> [Consigne A]: Traduisez en anglais la phrase « Cette oeuvre a failli disparaître. », tirée du texte sur le Clarisme.
> [Consigne B]: Poursuivez le texte sur le Clarisme à partir de sa dernière phrase.

> [Extrait choisi]:
□ □ □ □ □ □ □

Une religion transgenre pour devenir heureux ?
A Monte Verita, une oeuvre d’art monumentale des années 1920, chef d’oeuvre d’homo-érotisme mystique, sera bientôt visible. Exhumée de l’oubli, sauvée par miracle, ce tableau a été peint par le créateur d’une religion transgenre appelée le Clarisme.
Au début du XXe siècle, alors que la matière est redéfinie comme énergie, la découverte des rayons X (1895), des rayons ionisants (1896) et de la radioactivité (1898) induisent certains penseurs à créer des religions nouvelles. Le monisme érotique obtient alors un vif succès : il définit la sexualité comme une énergie comparable à l’électricité ou à l’onde sonore. Les œuvres aujourd’hui oubliées d’auteurs monistes –Ernst Haeckel, notamment– sont parmi les essais les plus lus dans le monde occidental avant 1933 : elles posent l’idée des «esprits cellulaires», selon laquelle «dans la plus imperceptible des fleurs vivent des milliers d’âmes délicates indépendantes», qui sont l’équivalent des nymphes antiques. C’est dans ce contexte qu’apparaît le Clarisme, une religion que plus personne ne pratique. Une religion morte. Il n’en reste pour toute trace qu’un tableau panoramique peuplée d’éphèbes se lutinant au milieu des papillons, seulement vêtus de bijoux… Cette oeuvre a failli disparaître. En 1978, c’est l’historien de l’art Harald Szeeman, créateur de la Fondation Monte Verita, qui la récupère dans une maison en ruine et qui décide de la conserver. Les propriétaires de cette maison (la municipalité de Minusio), trouvent cette peinture obscène : un truc d’homosexuels pervers, peut-être même de pédophiles. Quel intérêt ?

□ □ □ □ □ □ □

> [Données affichées]:

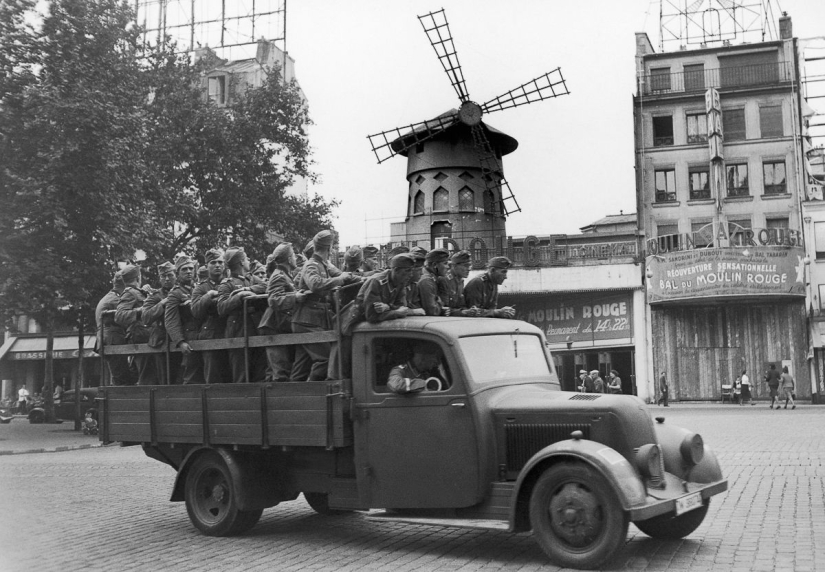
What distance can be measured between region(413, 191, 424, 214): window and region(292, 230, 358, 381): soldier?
31527 mm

□ □ □ □ □ □ □

> [Réponse A]: This work nearly disappeared.

> [Réponse B]:
Un polyptyque monumental à la gloire de la Clarté
Pour Christian Marty (Ars Artis), qui consacre plusieurs années à sa restauration, cette peinture est une oeuvre inouïe qui témoigne d’un projet aussi bizarre qu’original : «Il s’agit d’un cyclorama, c’est-à-dire d’un tableau couvrant toute la surface d’une salle ronde. Pour la voir, il faut y entrer. Elle vous encercle. Vous êtes au milieu, environné par 84 figures humaines à taille quasi-réelle qui s’enlacent dans des paysages idylliques de montagne et de mer. La structure de ce tableau circulaire reproduit celle des quatre saisons et se décompose en 33 tableaux correspondant aux 33 strophes d’un poème ésotérique.» Figuration du paradis à 360°, l’oeuvre hypnotique s’intitule «Le monde clair des bienheureux». Elle a été peinte entre 1923 et 1930. Elle constitue le coeur de ce que le peintre considérait comme un véritable sanctuaire. Pour la voir, il fallait être invité et se vêtir d’une tenue androgyne afin de laisser derrière soi son identité sociale et sexuelle. Un escalier peint en violet et une pièce obscure servaient de sas, d’antichambres préparatoires à la révélation. Le cyclorama était censé faire vibrer le visiteur en harmonie avec l’Eden représenté sur la toile. Le voir devait procurer une extase d’autant plus intense qu’il mettait en scène le corps démultiplié du maître des lieux, Elisarion, créateur du Clarisme. Elisarion ?
Mais qui était Elisarion ?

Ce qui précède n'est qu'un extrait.